PITTSBURGH -- It wasn't supposed to take the San Jose Sharks this long to reach their first Stanley Cup Final. It wasn't supposed to take this long for Sidney Crosby to guide the Pittsburgh Penguins back to a destination many figured they'd become a fixture at after winning it all in 2009.

Not that either side is complaining.

Certainly not the Sharks, whose nearly quarter-century wait to play on the NHL's biggest stage will finally end Monday night when the puck drops for Game 1. Certainly not Crosby, who raised the Cup after beating Detroit seven years ago but has spent a significant portion of the interim dealing with concussions that threatened to derail his career and fending off criticism as the thoughtful captain of a team whose explosiveness during the regular season too often failed to translate into regular mid-June parade through the heart of the city.

Maybe the Penguins should have returned to the Cup Final before now.

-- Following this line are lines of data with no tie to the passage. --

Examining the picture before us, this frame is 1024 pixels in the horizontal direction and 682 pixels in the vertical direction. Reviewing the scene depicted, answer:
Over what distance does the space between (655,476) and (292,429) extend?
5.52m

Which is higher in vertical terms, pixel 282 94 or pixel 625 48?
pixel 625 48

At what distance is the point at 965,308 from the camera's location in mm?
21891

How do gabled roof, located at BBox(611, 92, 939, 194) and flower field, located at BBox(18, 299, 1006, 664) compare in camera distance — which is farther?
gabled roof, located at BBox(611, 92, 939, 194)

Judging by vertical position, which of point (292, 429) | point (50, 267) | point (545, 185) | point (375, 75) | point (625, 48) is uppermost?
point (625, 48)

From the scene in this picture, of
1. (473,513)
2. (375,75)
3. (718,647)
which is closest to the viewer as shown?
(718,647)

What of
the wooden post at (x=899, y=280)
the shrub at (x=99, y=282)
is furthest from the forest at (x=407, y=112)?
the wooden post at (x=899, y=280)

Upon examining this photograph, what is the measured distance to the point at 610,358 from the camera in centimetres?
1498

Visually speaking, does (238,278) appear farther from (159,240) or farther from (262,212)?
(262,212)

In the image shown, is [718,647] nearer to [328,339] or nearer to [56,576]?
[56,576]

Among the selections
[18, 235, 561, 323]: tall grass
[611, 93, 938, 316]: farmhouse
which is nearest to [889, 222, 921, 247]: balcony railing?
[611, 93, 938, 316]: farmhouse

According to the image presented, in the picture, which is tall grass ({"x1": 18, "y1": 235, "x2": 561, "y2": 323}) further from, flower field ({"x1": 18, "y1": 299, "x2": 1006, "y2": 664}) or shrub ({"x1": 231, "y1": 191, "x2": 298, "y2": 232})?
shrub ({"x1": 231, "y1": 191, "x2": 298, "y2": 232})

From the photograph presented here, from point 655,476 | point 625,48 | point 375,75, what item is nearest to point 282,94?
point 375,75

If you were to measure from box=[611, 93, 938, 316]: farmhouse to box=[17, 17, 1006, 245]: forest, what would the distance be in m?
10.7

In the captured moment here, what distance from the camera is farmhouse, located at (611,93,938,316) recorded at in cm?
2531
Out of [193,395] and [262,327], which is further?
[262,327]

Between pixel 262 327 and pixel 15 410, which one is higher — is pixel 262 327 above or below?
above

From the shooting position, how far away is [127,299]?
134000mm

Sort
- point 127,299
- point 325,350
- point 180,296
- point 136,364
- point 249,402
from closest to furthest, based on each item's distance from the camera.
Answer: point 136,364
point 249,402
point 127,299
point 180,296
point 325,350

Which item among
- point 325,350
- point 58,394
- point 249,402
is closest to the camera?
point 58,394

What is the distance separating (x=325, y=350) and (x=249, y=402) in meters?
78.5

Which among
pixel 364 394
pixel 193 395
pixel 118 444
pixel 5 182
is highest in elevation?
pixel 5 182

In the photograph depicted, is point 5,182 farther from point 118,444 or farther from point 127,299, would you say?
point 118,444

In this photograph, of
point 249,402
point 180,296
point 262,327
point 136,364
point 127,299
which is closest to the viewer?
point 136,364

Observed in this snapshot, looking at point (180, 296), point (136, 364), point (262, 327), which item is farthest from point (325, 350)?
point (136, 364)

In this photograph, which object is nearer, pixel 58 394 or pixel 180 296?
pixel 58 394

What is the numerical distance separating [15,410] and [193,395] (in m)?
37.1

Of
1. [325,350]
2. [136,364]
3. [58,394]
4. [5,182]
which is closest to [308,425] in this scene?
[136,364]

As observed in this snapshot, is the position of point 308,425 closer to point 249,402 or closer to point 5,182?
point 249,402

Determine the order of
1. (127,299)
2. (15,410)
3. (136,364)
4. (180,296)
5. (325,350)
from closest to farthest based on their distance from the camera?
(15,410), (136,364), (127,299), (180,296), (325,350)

The fact they didn't makes the bumpy path the franchise and its superstar captain took to get here seem worth it.

"I think I appreciated it prior to going through some of those things," Crosby said. "I think now having gone through those things I definitely appreciate it more. I think I realize how tough it is to get to this point."

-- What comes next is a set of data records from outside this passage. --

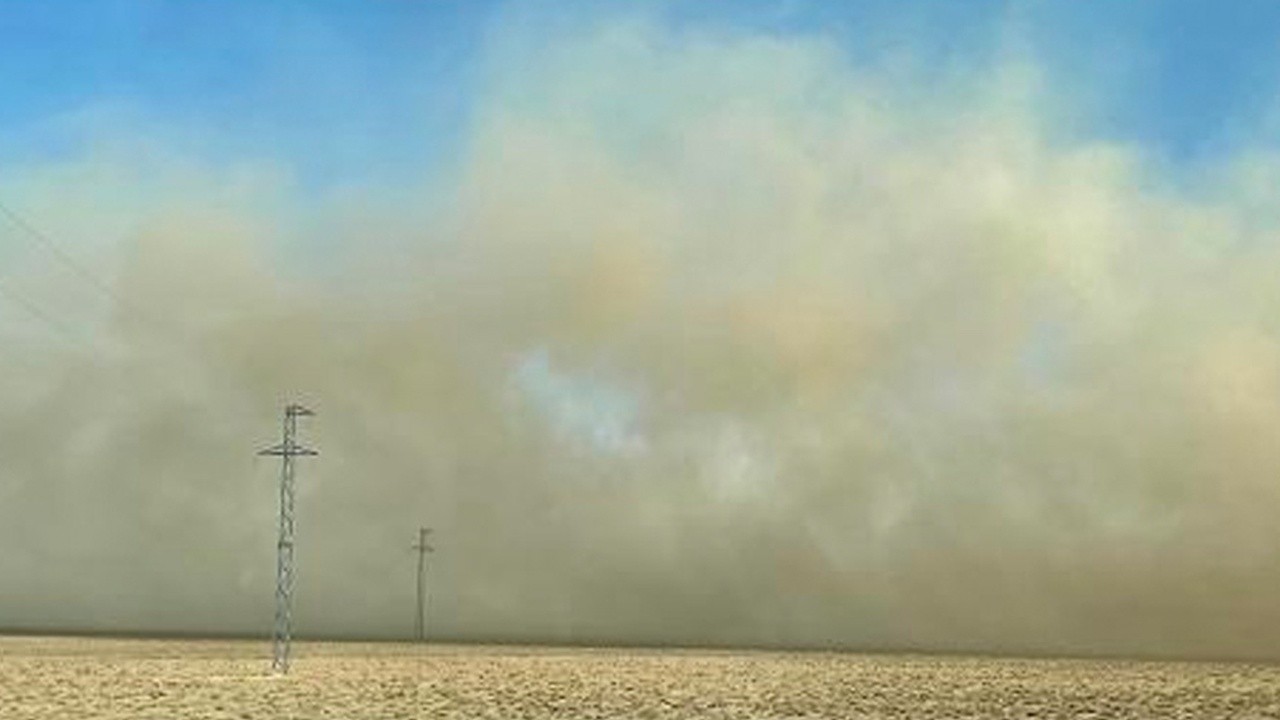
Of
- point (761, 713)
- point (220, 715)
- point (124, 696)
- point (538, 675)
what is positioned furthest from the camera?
point (538, 675)

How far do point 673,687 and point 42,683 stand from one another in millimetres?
36292

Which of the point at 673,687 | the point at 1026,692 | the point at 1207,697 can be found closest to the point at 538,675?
the point at 673,687

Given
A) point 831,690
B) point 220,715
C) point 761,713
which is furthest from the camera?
point 831,690

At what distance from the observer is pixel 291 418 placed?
8231cm

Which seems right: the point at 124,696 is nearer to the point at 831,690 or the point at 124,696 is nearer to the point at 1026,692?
the point at 831,690

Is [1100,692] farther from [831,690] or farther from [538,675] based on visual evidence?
[538,675]

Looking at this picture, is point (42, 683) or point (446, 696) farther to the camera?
point (42, 683)

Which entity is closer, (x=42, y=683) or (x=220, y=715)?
(x=220, y=715)

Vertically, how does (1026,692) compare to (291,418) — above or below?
below

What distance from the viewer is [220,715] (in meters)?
64.3

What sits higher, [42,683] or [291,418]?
[291,418]

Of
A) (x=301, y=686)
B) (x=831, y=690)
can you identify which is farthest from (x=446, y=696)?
(x=831, y=690)

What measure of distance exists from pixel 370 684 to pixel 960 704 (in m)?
34.3

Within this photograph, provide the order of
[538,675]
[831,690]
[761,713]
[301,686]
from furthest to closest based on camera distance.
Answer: [538,675] → [831,690] → [301,686] → [761,713]
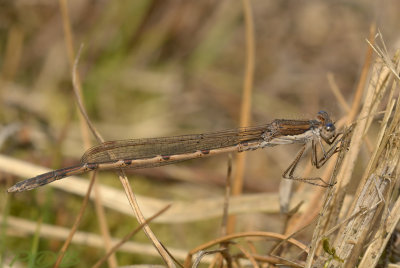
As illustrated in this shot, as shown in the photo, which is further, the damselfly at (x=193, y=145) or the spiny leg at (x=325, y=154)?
the damselfly at (x=193, y=145)

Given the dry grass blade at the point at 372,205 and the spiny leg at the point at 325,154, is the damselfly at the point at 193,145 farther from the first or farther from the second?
the dry grass blade at the point at 372,205

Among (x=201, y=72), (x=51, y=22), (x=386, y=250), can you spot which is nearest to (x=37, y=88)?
(x=51, y=22)

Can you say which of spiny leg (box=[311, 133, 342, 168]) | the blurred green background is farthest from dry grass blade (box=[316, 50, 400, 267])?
the blurred green background

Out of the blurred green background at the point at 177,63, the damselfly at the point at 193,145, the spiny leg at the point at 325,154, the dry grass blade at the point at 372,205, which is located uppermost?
the blurred green background at the point at 177,63

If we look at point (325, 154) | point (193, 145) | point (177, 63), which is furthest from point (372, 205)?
point (177, 63)

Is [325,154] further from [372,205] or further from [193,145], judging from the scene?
[193,145]

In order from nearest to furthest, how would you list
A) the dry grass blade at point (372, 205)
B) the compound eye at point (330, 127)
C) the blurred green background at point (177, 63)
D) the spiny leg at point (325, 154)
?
the dry grass blade at point (372, 205), the spiny leg at point (325, 154), the compound eye at point (330, 127), the blurred green background at point (177, 63)

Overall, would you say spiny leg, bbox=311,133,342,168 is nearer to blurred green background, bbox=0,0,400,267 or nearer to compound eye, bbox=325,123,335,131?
compound eye, bbox=325,123,335,131

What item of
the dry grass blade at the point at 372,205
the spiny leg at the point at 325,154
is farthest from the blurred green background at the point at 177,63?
the dry grass blade at the point at 372,205
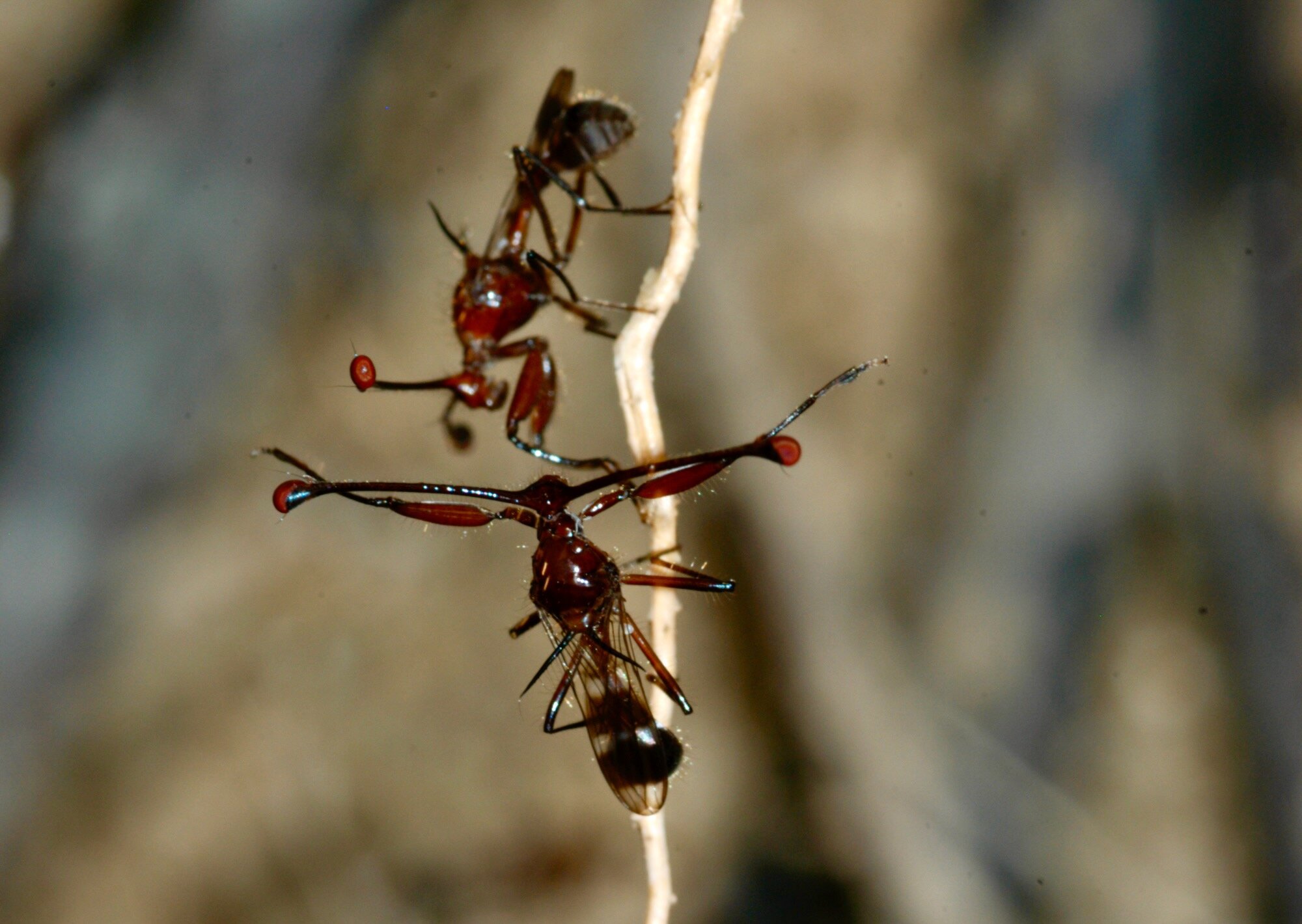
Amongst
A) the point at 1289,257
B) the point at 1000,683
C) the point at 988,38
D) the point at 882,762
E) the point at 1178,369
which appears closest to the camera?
the point at 1289,257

It's a sentiment not lost on the Sharks, who became one of the NHL's most consistent winners shortly after coming into the league in 1991. Yet spring after spring, optimism would morph into disappointment. The nadir came in 2014, when a 3-0 lead over Los Angeles in the first round somehow turned into a 4-3 loss. The collapse sent the Sharks into a spiral that took a full year to recover from, one that in some ways sowed the seeds for a breakthrough more than two decades in the making.

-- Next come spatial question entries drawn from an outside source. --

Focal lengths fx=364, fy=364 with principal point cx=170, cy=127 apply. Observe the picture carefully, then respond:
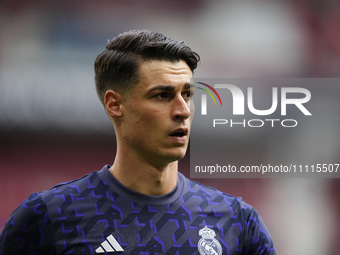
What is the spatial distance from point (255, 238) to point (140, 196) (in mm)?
701

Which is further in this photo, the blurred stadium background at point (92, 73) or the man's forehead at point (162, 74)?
the blurred stadium background at point (92, 73)

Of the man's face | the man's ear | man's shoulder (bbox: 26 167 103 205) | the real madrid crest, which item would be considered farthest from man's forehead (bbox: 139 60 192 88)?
the real madrid crest

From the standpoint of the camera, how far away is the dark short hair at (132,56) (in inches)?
77.5

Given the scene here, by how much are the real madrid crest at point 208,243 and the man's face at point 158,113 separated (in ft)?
1.45

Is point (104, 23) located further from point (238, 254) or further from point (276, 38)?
point (238, 254)

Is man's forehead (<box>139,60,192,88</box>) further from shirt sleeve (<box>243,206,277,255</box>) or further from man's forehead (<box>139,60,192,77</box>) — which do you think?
shirt sleeve (<box>243,206,277,255</box>)

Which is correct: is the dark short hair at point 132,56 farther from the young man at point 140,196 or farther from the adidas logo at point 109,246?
the adidas logo at point 109,246

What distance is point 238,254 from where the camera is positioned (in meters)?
1.98

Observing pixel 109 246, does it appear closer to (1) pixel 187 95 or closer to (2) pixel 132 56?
(1) pixel 187 95

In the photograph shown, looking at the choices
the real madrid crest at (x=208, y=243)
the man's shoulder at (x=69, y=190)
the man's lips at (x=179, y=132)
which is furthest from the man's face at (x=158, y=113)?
the real madrid crest at (x=208, y=243)

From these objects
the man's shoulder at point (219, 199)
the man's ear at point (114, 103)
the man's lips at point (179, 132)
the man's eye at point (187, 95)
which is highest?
the man's eye at point (187, 95)

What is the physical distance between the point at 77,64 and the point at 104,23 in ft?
1.71

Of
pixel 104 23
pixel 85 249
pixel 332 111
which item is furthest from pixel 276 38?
pixel 85 249

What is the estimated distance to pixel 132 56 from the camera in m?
1.99
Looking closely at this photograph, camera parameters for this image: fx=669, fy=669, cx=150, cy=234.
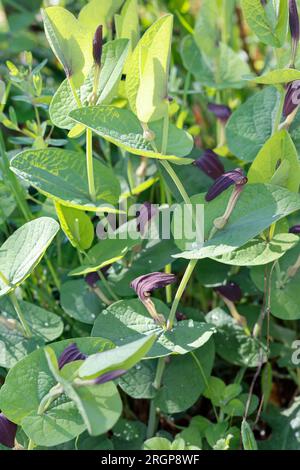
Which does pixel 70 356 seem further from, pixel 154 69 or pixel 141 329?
pixel 154 69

General manager Doug Wilson tweaked the roster around fixtures Patrick Marleau and Joe Thornton, who remained hopeful San Jose's window for success hadn't shut completely even as the postseason meltdowns piled up.

"I always believed that next year was going to be the year, I really did," Thornton said. "I always thought we were a couple pieces away. Even last year not making the playoffs, I honestly thought we were a couple pieces away, and here we are."

The Penguins, like the Sharks, are a study in near instant alchemy. General manager Jim Rutherford rebuilt the team on the fly after taking over in June, 2014 and with the team sleepwalking last December, fired respected-but-hardly-charismatic Mike Johnston and replaced him with the decidedly harder-edged Mike Sullivan. The results were nearly instantaneous.

Freed to play to its strengths instead of guarding against its weaknesses, Pittsburgh rocketed through the second half of the season and showed the resilience it has sometimes lacked during Crosby's tenure by rallying from a 3-2 deficit against Tampa Bay in the Eastern Conference finals, dominating Games 6 and 7 to finally earn a shot at bookending the Cup that was supposed to give birth to a dynasty but instead led to years of frustration.

True catharsis for one side is four wins away. Some things to look for over the next two weeks of what promises to be an entertaining final.

Fresh faces
When the season began, Matt Murray was in the minor leagues. Now the 22-year-old who was supposed to be Pittsburgh's goalie of the future is now very much the goalie of the present. Pressed into action when veteran Marc-Andre Fleury suffered a concussion on March 31, Murray held onto the job even after Fleury returned by playing with the steady hand of a guy in his 10th postseason, not his first. San Jose counterpart Martin Jones served as Jonathan Quick's backup when the Kings won it all in 2014 and has thrived while playing behind a defense that sometimes doesn't give him much to do. Jones has faced over 30 shots just four times during the playoffs.

"HBK" is H-O-T:
Pittsburgh's best line during the playoffs isn't the one centered by Crosby or Malkin but Nick Bonino, who has teamed with Phil Kessel and Carl Hagelin to produce 17 goals and 28 assists in 18 games. Put together when Malkin missed six weeks with an elbow injury, the trio has given the Penguins the balance they desperately needed after years of being too reliant on their stars for production.

Powerful Sharks
San Jose's brilliant run to the Finals has been spearheaded by a power play that is converting on 27 percent (17 of 63) of its chances during the playoffs. The Sharks are 9-2 when they score with the man advantage and just 3-4 when it does not.

Old men and the C(up)
Both teams have relied heavily on players who began their NHL careers in another millennium. Pittsburgh center Matt Cullen, who turns 40 in November, has four goals during the playoffs. Thornton and Marleau, both 36, were taken with the top two picks in the 1997 draft that was held in Pittsburgh while 37-year-old Dainius Zubrus draws stares from younger teammates when he tells them he used to play against Hall of Famer (and current Penguins owner) Mario Lemieux.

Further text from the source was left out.